Our pooled analysis showed that the incidence of local recurrence among studies in which the mean Breslow thickness was < 4·0 mm was 19·5%, while among studies with the mean Breslow thickness > 4·0 mm the rate of local recurrence was 40·2%.

It was suggested that neurotropism is related to an increase in the frequency of local recurrences.[27] Also, it seems that neurotropism is associated with a significant decrease in survival in patients with DM.[27] However, we were unable to establish the association between neurotropism and local recurrence rate and survival due to the lack of the relevant raw data from the studies included in our analysis.

Although DMs are thicker lesions at the time of presentation compared with other variants of melanoma, the incidence of nodal metastasis is lower than in other forms of cutaneous melanoma where the incidence of regional metastasis as the site of first clinical relapse ranges from approximately 45% to 65% of all recurrences and correlates with the Breslow thickness of the primary tumour.[28] Our study demonstrated that lymph node involvement was present in 7·1% of the patients enrolled in included studies, showing no correlation with the Breslow thickness of the primary DM. The low incidence of lymph node metastasis in line with that seen in patients with soft tissue sarcoma suggests a different biology and natural history for DM compared with other types of melanoma.

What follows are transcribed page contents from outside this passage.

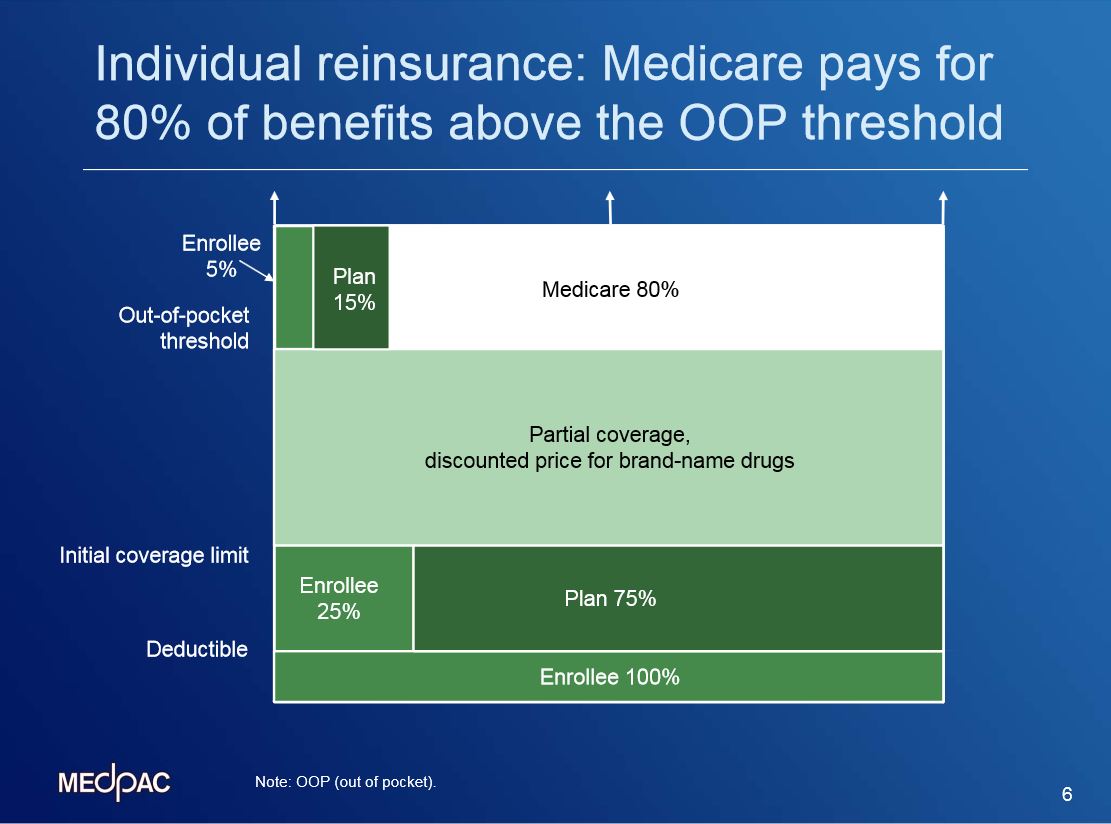 Individual reinsurance: Medicare pays for 80% of benefits above the OOP threshold

Enrollee 5%

Out-of-pocket threshold

Plan 15%

Medicare 80%

Partial coverage, discounted price for brand-name drugs

Initial coverage limit

Enrollee 25%

Plan 75%

Deductible

Enrollee 100%

MEDPAC

Note: OOP (out of pocket).

6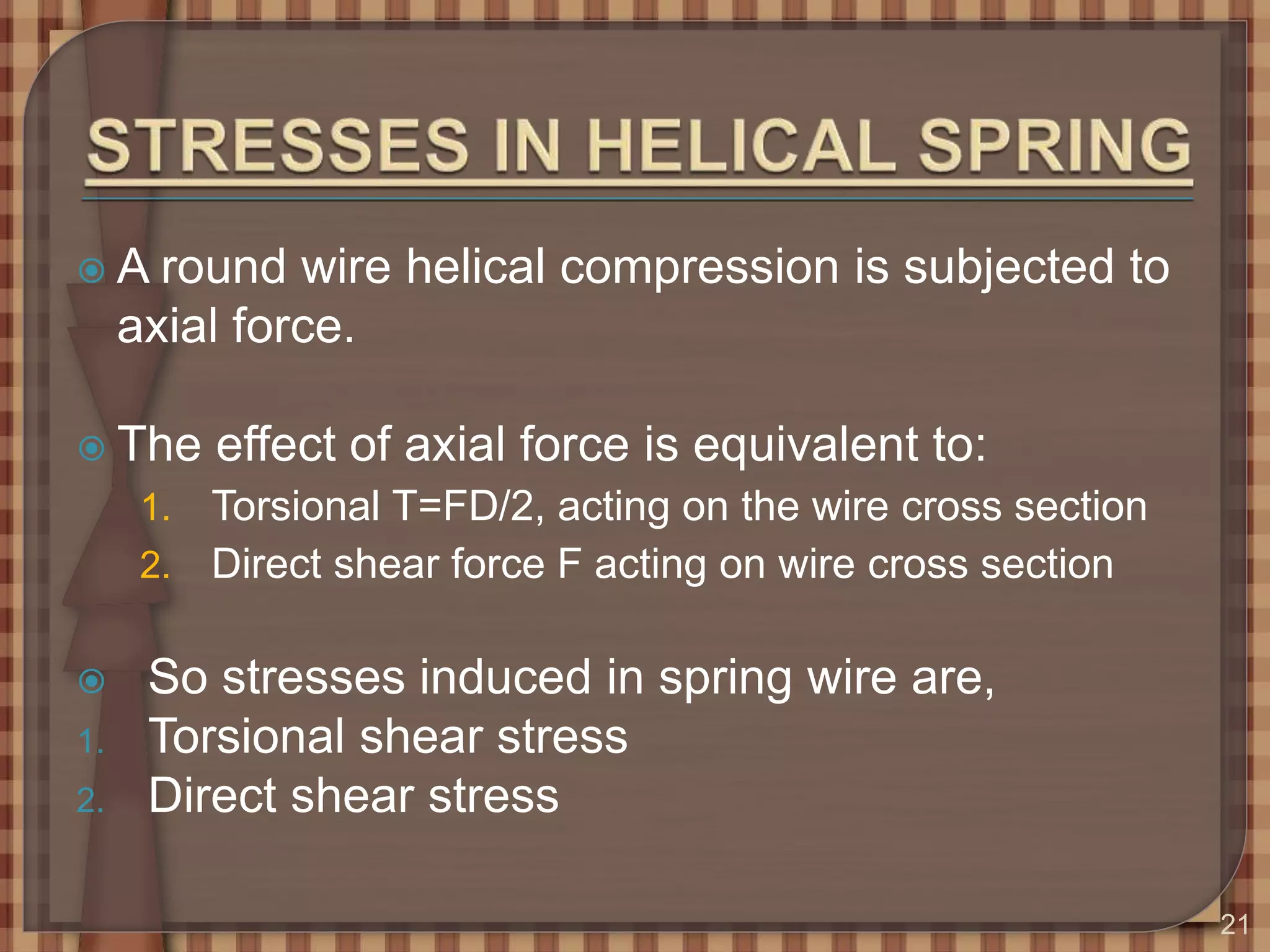 STRESSES IN HELICAL SPRING

A round wire helical compression is subjected to axial force.

The effect of axial force is equivalent to:

1. Torsional T=FD/2, acting on the wire cross section
2. Direct shear force F acting on wire cross section

So stresses induced in spring wire are,
1. Torsional shear stress
2. Direct shear stress

21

Indeed, DMs behave in a similar way to malignant schwannoma, from which it may also be difficult to make a histological distinction.

Systemic metastases appear to be related to previous recurrences and to depth of lesion. The lung is the most common site of systemic metastases. Some data suggest that DM may have an improved prognosis over the other forms of cutaneous melanoma. In other studies the survival from DM was not significantly different than from conventional melanoma. The aggressive clinical behaviour of DM seen in these studies can be attributed to the misdiagnosis of the early tumours and inadequate assessment of margins.

Prompt surgical excision of DM is the treatment of choice as it may decrease the chance of multiple local recurrences requiring multiple resections, or even evolution into metastatic disease. Although currently there is a trend towards narrower excision margins for cutaneous melanoma, optimal margins for DM are not established. Because of the unique microscopic and clinical behaviour of DM, routine recommendations for surgical resection of the more common melanomas may not apply to DM.[24] Many surgeons advise a minimum clearance margin of at least 1 cm. The problem with DM is that most DMs are invasive to a significant degree by the time of diagnosis, which makes it difficult to achieve clear surgical margins on an initial resection, especially if the tumour is present in an area in which large excisions are difficult functionally and cosmetically, such as on the face.

The low incidence of regional lymph node metastases in patients with DM suggests that elective lymph node dissection is not indicated in these patients. Recent studies advocate the use of sentinel lymph node biopsy (SLNB) and selective lymph node dissection as the most appropriate method for evaluation of the lymph node basins.[10] However, there is insufficient evidence on this matter and a multicentre study is needed to assess the clinical significance of SLNB in patients with DM.

The use of radiation therapy, adjunctive chemotherapy and immunotherapy has not been sufficiently studied in patients with DM. Some authors recommended adjuvant postoperative radiation therapy as a part of treatment of DM, claiming that it may be beneficial for local control as it can reduce the high rate of local recurrence of DM after surgical resection.[8,29] However, the number of patients with DM treated with one of these modalities is too small to establish a strong clinical judgement when considering postsurgical treatment of a patient with DM.

This review has highlighted the distinctive clinical behaviour and histological features of DM. Better knowledge of this type of melanoma should lead to its improved and more effective management.